I don‘t know why they framed the debate the way they did, or rather that they didn‘t. They should have framed it in a moral sense like that. And they should have framed it for people who are more selfish thinking, that this is a—that you are going to go broke. Democrats need to use fear the way the Republicans use fear. And it‘s true. I mean, health care costs keep going up.
They should have scared the American people into thinking, look, I know you think you like the plan you have now, but it‘s going to slowly drown you in debt. He started out all wrong by saying, if you have—if you like the plan you have, you can keep it. And everybody went, well, then what‘s the problem? Why are we spending all this money?
O‘DONNELL: And Bill, I think one of the problems of framing it morally for them was at the outset, they gave up the concept of universal coverage. Their bill, as they‘ve designed it now, in its most optimistic form, would leave another 15 million, 20 million people without any insurance at all. And so all those same sob stories will exist after this bill takes full effect.

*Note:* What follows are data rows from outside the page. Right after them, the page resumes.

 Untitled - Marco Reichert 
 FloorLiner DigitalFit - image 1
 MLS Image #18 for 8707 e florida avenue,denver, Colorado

So it seems like they couldn‘t really embrace the morality argument because, in their moral choice, they were leaving out about half the people.

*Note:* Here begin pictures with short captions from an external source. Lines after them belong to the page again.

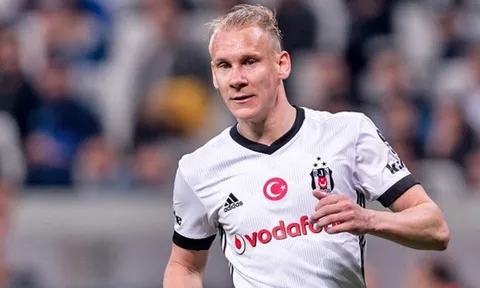 NÓNG: Wolves chi 16 triệu bảng "nẫng tay trên" mục tiêu Arsenal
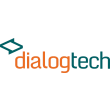 DialogTech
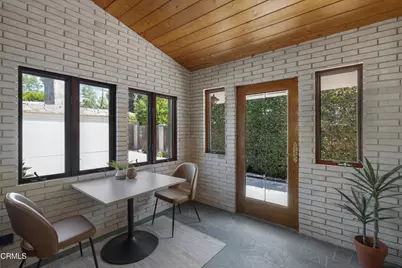 1541 Chickasaw Avenue, Los Angeles, CA 90041 - Photo 39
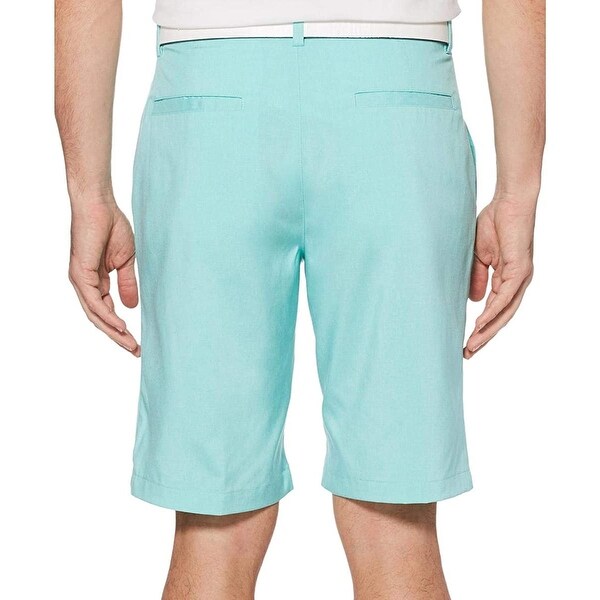 Pga tour brand shorts clearance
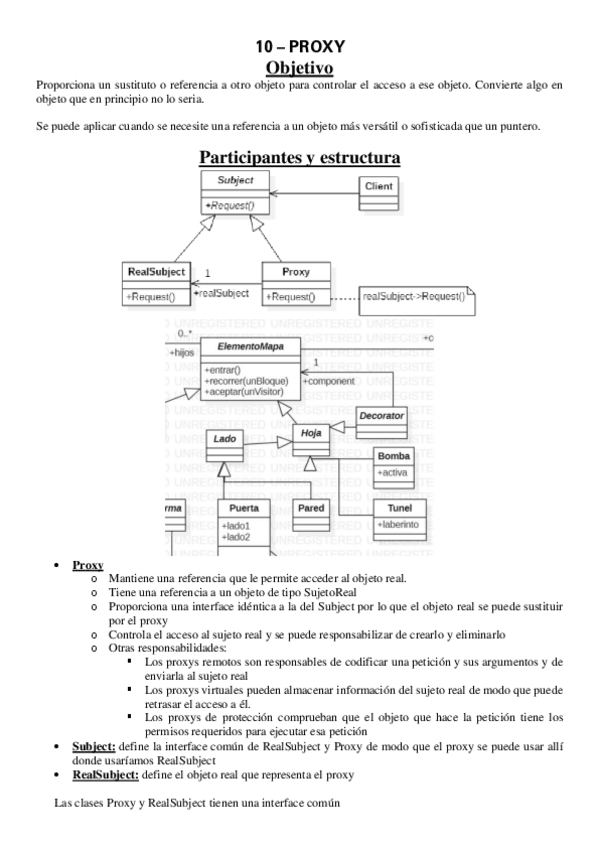 Miniatura del documento 10-PROXY-v2.pdf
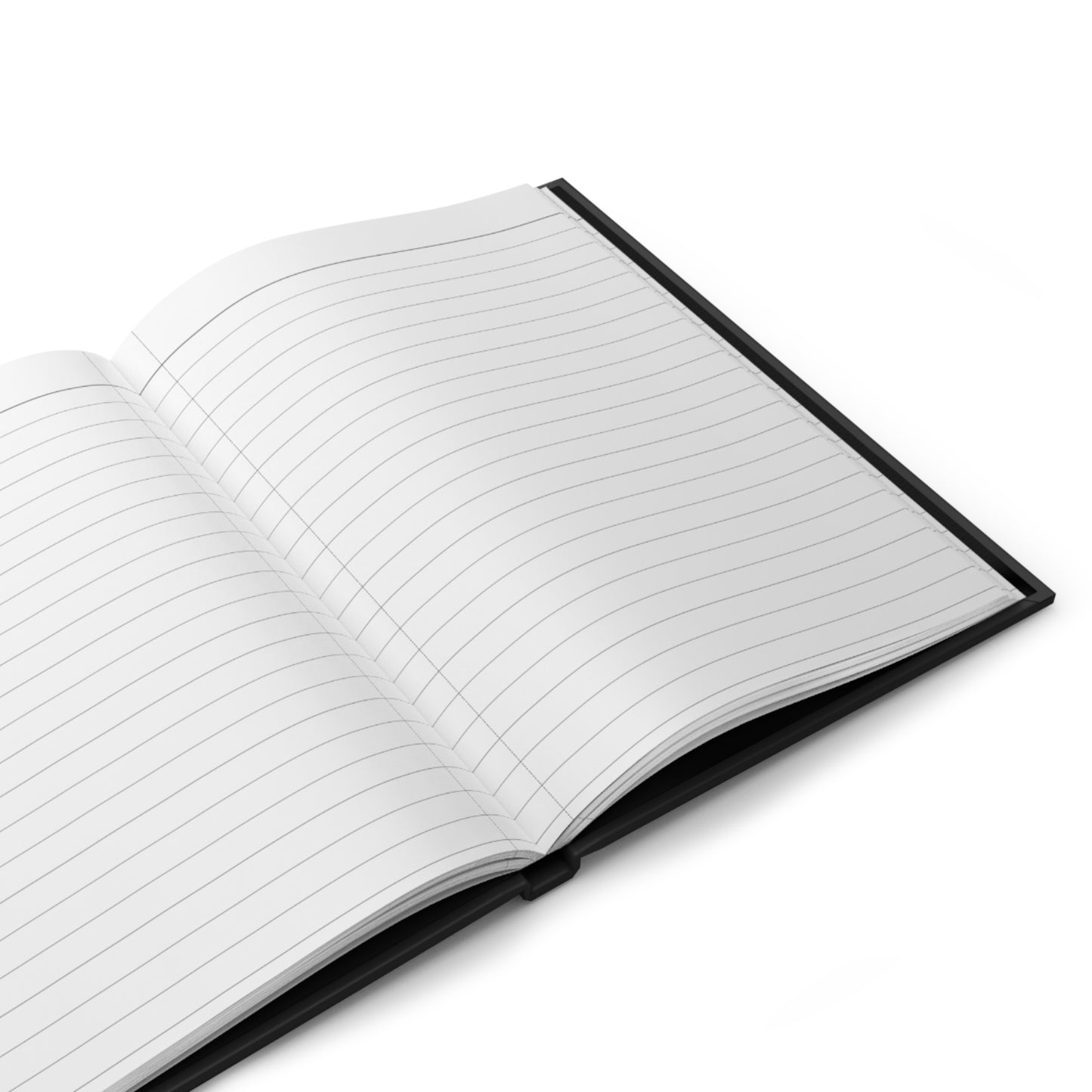 From Broken to Breaker Journal Faith-Based Identity Gift, Prophetic Christian Notebook, Spiritual Warfare Devotional, Hardcover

MAHER: Yeah. They should have started with single payer. I mean, even if they weren‘t going to get it, it is what most other Western democracies have. It‘s the one program that makes sense. But, OK, we live in a country that doesn‘t make sense. But at least start with that.

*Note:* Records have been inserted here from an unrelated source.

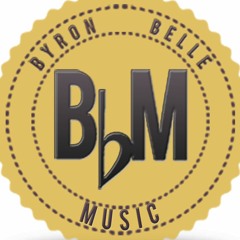 ByronBelleMusic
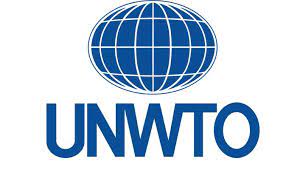 UNWTO endamtiya Rûsyayê da rawestandin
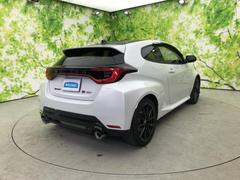 �����Ź�ޤ�Ÿ�����Ƥ���ΤǤɤ��Ǥ⤪���󤻤���ǽ�Ǥ������μ֤����ˤʤ뤱�ɱ��������顦�����������ɬ�פϤ���ޤ��󡪢�����Φ����ɬ�פǤ��� 3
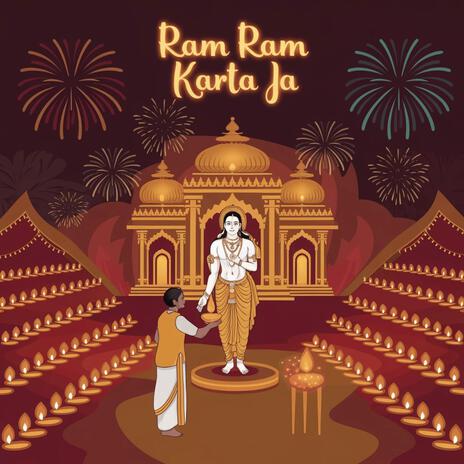 Ram Ram Karta Jaa | Boomplay Music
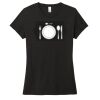 Women's Perfect Tri ® Tee Thumbnail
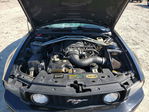 Ford Mustang 2007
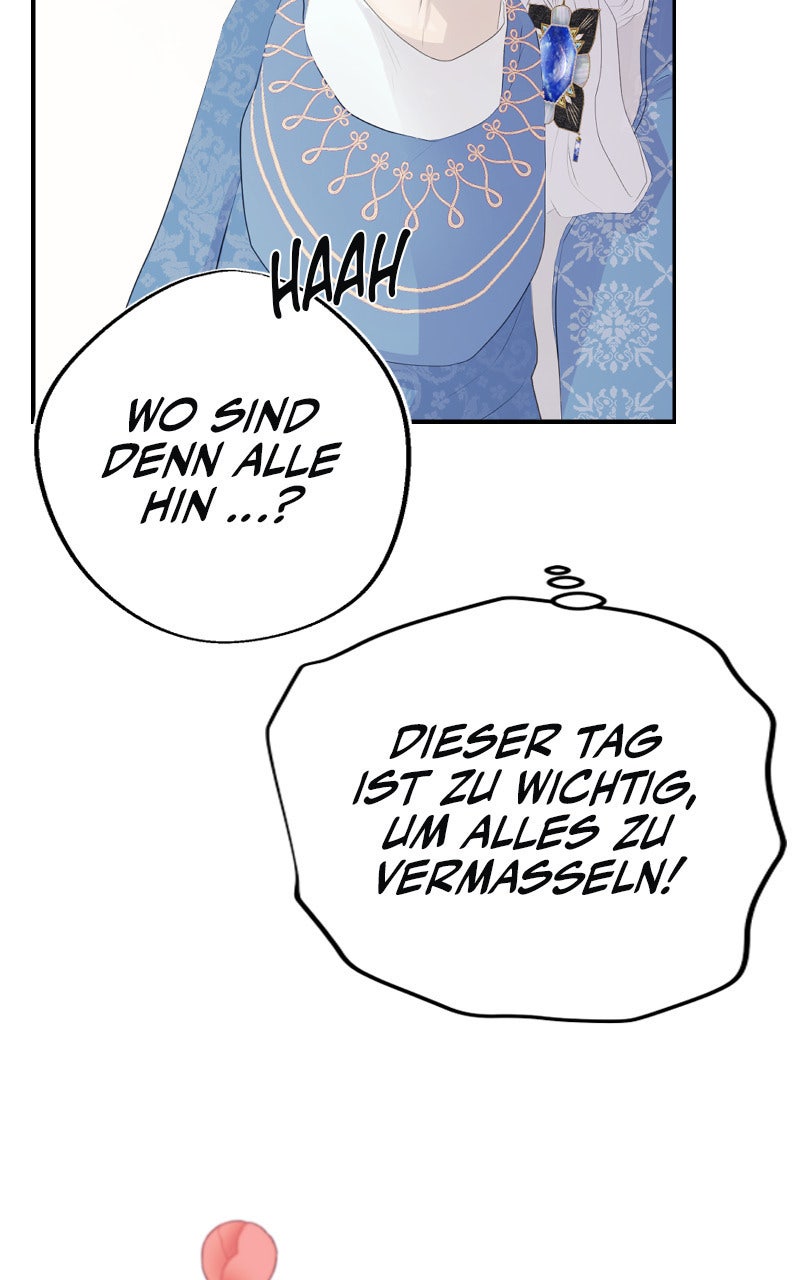 Read KESTREL - Der Vogel im Käfig Manga Online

During the campaign, Obama said, if we were starting from scratch, single payer would make sense. Well, then, let‘s start from scratch. That is kind of where we are in this country right now. And if they had started from that, then the fall-back compromise position would have at least been the public option.
But they didn‘t even start with the public option. He didn‘t even defend that. So what you have here is probably more of a Republican plan than the one that was on the table in ‘93 that the Republicans were defending.
O‘DONNELL: Bill Maher, right again.
O‘DONNELL: That was my interview with legislative policy analyst Bill Maher of “Realtime” on HBO.